- READING TEXT
The UN Food and Agriculture Organisation (FAO) has announced a partnership with Cambodia’s Ministry of Agriculture, Forestry and Fisheries and the Ministry of Environment to launch the Public-Social-Private Partnerships for Ecologically-Sound Agriculture and Resilient Livelihood in Northern Tonle Sap Basin (PEARL).

The initiative aims to bolster agricultural practices, promote environmental harmony and ensure climate-resilient livelihoods for approximately 450,000 inhabitants in the region.

The collaboration was unveiled during an October 27 workshop in Phnom Penh, aiming to gather further insights and detail the PEARL project’s objectives, measures and six-year implementation plan.

Rebekah Bell, FAO’s representative to Cambodia, stated that PEARL is fundamentally a Cambodian initiative, arising from the government’s collaborative efforts with multiple relevant institutions.

- GIVEN INFORMATION
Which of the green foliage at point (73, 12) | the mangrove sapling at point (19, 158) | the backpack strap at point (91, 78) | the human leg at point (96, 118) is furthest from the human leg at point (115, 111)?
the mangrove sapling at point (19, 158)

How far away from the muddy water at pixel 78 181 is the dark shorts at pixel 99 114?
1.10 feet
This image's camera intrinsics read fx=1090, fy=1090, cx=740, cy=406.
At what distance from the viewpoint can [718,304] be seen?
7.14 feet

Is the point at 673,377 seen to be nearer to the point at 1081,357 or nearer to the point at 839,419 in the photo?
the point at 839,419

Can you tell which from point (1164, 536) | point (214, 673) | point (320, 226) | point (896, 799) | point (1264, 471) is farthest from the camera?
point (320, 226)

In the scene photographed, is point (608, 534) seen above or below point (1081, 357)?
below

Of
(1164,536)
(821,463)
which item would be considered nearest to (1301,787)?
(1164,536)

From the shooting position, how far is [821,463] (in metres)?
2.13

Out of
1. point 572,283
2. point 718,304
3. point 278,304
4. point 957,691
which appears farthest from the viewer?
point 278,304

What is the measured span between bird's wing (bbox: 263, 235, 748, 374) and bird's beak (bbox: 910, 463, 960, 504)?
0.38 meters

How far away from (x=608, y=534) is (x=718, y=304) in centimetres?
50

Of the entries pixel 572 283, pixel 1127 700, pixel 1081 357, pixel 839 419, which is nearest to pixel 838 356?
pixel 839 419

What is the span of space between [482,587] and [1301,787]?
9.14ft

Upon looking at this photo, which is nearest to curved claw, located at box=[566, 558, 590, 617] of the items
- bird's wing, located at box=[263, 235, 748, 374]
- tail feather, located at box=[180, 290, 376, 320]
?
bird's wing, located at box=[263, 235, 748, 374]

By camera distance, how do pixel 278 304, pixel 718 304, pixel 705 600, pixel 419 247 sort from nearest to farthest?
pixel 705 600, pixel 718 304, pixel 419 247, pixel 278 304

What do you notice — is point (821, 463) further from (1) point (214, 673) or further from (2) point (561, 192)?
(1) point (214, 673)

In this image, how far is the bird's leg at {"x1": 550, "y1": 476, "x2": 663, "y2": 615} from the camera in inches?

- PROBLEM TO SOLVE
Continue the article about the PEARL partnership between the FAO and Cambodia's ministries, beginning after its final sentence.

- ANSWER BOX
“This project does not belong to FAO. We are merely facilitating Cambodia’s access to a grant from the Green Climate Fund [GCF],” she explained.

She added that the scheme would elevate the quality of the country’s agricultural products and improve the livelihoods of up to 450,000 farmers, roughly three per cent of the national population.

She said the project will grant small-scale farmers the chance to cultivate high-value commercial crops, including mangoes, cashews, organic milled rice and leafy vegetables.

“The project supports numerous smallholders reliant on agricultural produce. Our aim is not just to ensure access to the project but to enhance market opportunities and utilise resources efficiently to mitigate vulnerabilities from climate change,” she said.

During a video conference, Green Climate Fund (GCF) representative Marc Dumas-Johansen emphasised the importance of the northern region of the basin.

He noted that the grant’s intention is to foster resilience in the region, focusing on augmenting biodiversity and increasing the production of high-value crops, while simultaneously preserving biodiversity.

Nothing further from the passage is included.